Jakarta | rakyatmedan – Serda Jhoni Risdianto oknum anggota TNI Angkatan Udara, resmi diancam hukuman diatas 15 tahun penjara dan dipecat dengan tidak hormat dari kesatuan TNI.

Penahanan dan pemecatan tersebut terkait atas ulahnya yang tega menembak mati anggota Polisi Militer Angkatan Darat Letkol CPM Dono Kuspriyanto di Jalan Jatinegara Barat, Jakarta Timur, Selasa (25/12) malam, lantaran dipicu senggolan kendaraan dalam keadaan mabuk minuman keras (miras).

“Karena tersangkanya anggota militer dan korbannya juga anggota militer, maka yang berlaku adalah KUHPM (Kitab Undang-undang Hukum Pidana Militer) dan peradilannya akan di peradilan militer,” kata Kasubdispenum Angkatan Udara Letkol (Sus) Muhammad Yuris di Kodam Jaya, Rabu (26/12).

TNI AU berjanji akan mengusut kasus dengan transparan, Letkol Yuris menghimbau masyarakat tidak membuat spikulasi lain karena kasus murni kejahatan kriminal pribadi meski korban dan pelaku adalah anggota TNI.

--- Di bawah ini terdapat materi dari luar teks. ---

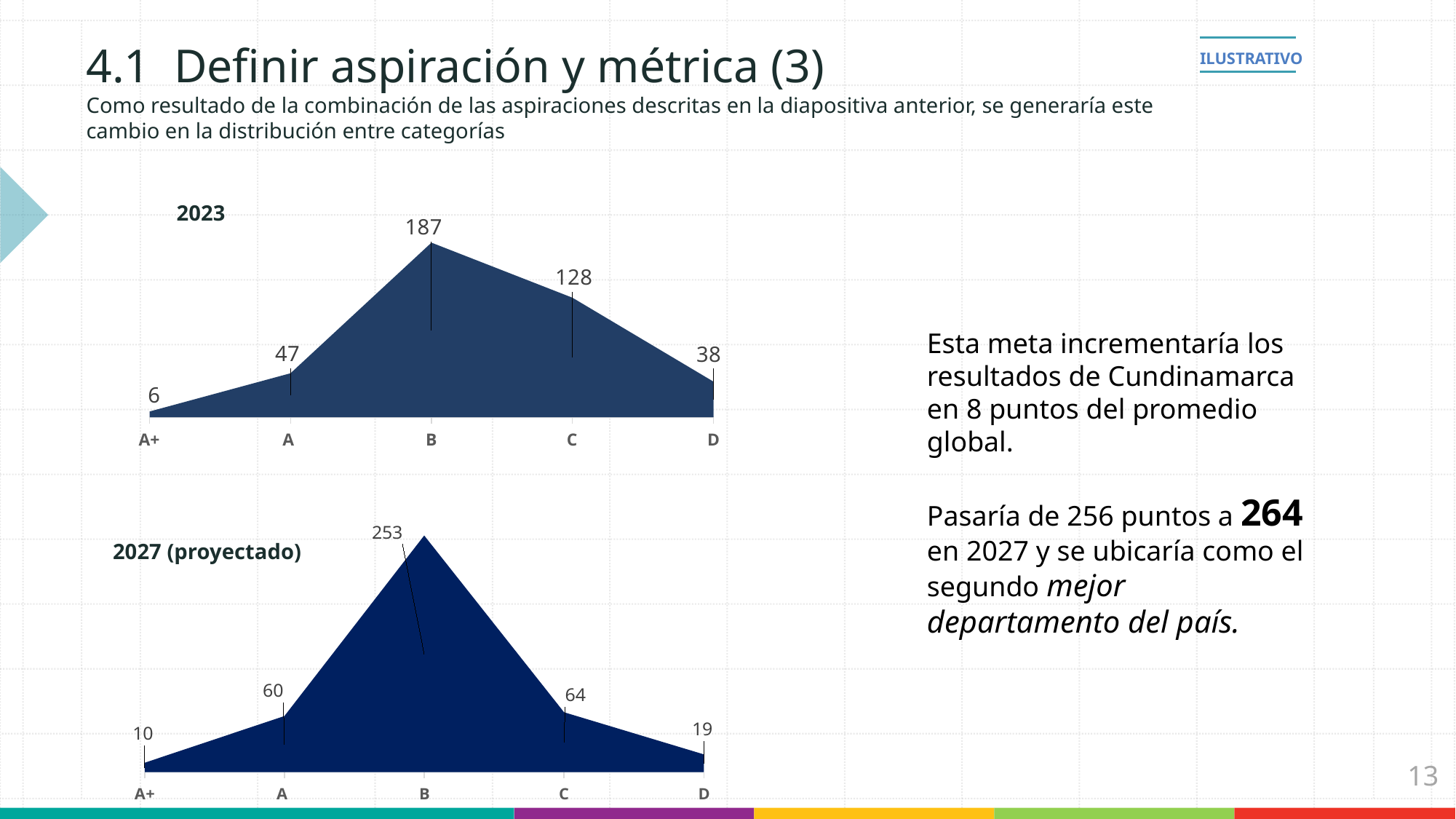
In the 2027 (proyectado) chart, what is the difference between the values for B and A? 193 In the 2023 chart, which category has the highest value? B In the 2023 chart, which category has the lowest value? A+ In the 2027 (proyectado) chart, which category has the lowest value? A+ In the 2023 chart, what is the value for category B? 187 What kind of chart is the 2027 (proyectado) chart? Area chart In the 2027 (proyectado) chart, what is the value for category A? 60 How many categories are shown on the x axis of the 2023 chart? 5 In the 2027 (proyectado) chart, what is the value for category C? 64 In the 2023 chart, what is the difference between the values for B and C? 59 In the 2027 (proyectado) chart, which is larger, the value for A or the value for D? A In the 2023 chart, what is the value for category D? 38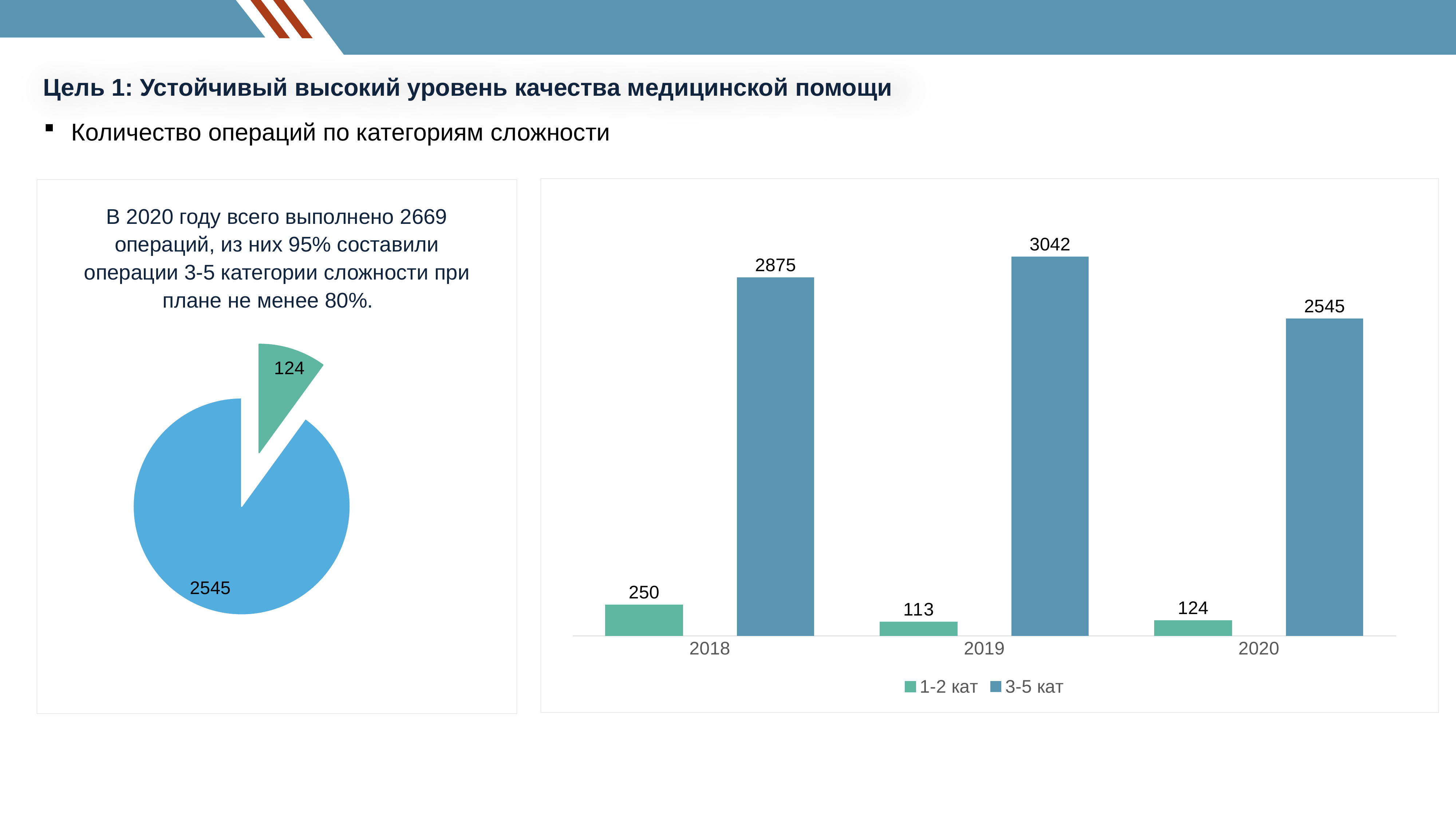
How many years are shown on the x axis of the bar chart on the right? 3 In the bar chart on the right, what is the value for 1-2 кат in 2018? 250 In the bar chart on the right, do the 3-5 кат values rise or fall from 2019 to 2020? Fall In the bar chart on the right, which is larger: the 3-5 кат value for 2018 or for 2020? 2018 In the bar chart on the right, which year has the lowest value for 1-2 кат? 2019 What kind of chart is shown on the left side of the slide? Pie chart In the bar chart on the right, what is the value for 3-5 кат in 2019? 3042 How many series does the legend of the bar chart on the right list? 2 In the bar chart on the right, which year has the highest value for 3-5 кат? 2019 In the pie chart on the left, what is the total of the two slices? 2669 In the bar chart on the right, what is the value for 1-2 кат in 2020? 124 In the bar chart on the right, what is the difference between the 3-5 кат values for 2019 and 2020? 497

“Jadi dari Sat Pom Lanud Halim Polisi Militer Angkatan Udara sebagai penyidik akan melimpahkan berkas pemeriksaan atau penyidikan kepada Auditur Militer, kemudian Auditur Militer akan melimpahkan ke pengadilan militer untuk diadili,” ujar dia.

Sementara Kepala Penerangan Kodam Jaya (Kapendam), Letkol Inf Kristomei Sianturi menjelaskan, dari segi hukum setiap anggota TNI yang keluar dari kesatuan tanpa ijin sudah melanggar disiplin apalagi dibawah pengaruh minuman keras.

Pistol yang digunakan adalah senjata dinas milik Serda Jhoni Risdianto sendiri setelah dinyatakan lolos uji memegang senjata. Namun, alasan apapun penggunaan senjata diluar kendali tetap tidak dibenarkan.

“Untuk hukuman kalau pembunuhan dikenakan pasal 338 KUHP itu ancamannya di atas 15 tahun dan tambahan dipecat,” tegas Kapendam.

Peristiwa sendiri terjadi pada Selasa (25/12) malam sekitar pukul 22.30 di sekitar Jalan Jatinegara Barat, Jakarta Timur. Meski ditembak dua kali dari belakang, korban tetap menjalankan kendaraan dan terus dikejar oleh pelaku. Karena kondisi jalanan padat korban tidak bisa melaju kencang sehingga pelaku kembali menembak dari arah depan. Korban meninggal di tempat setelah peluru bersarang di pelipis dan punggung.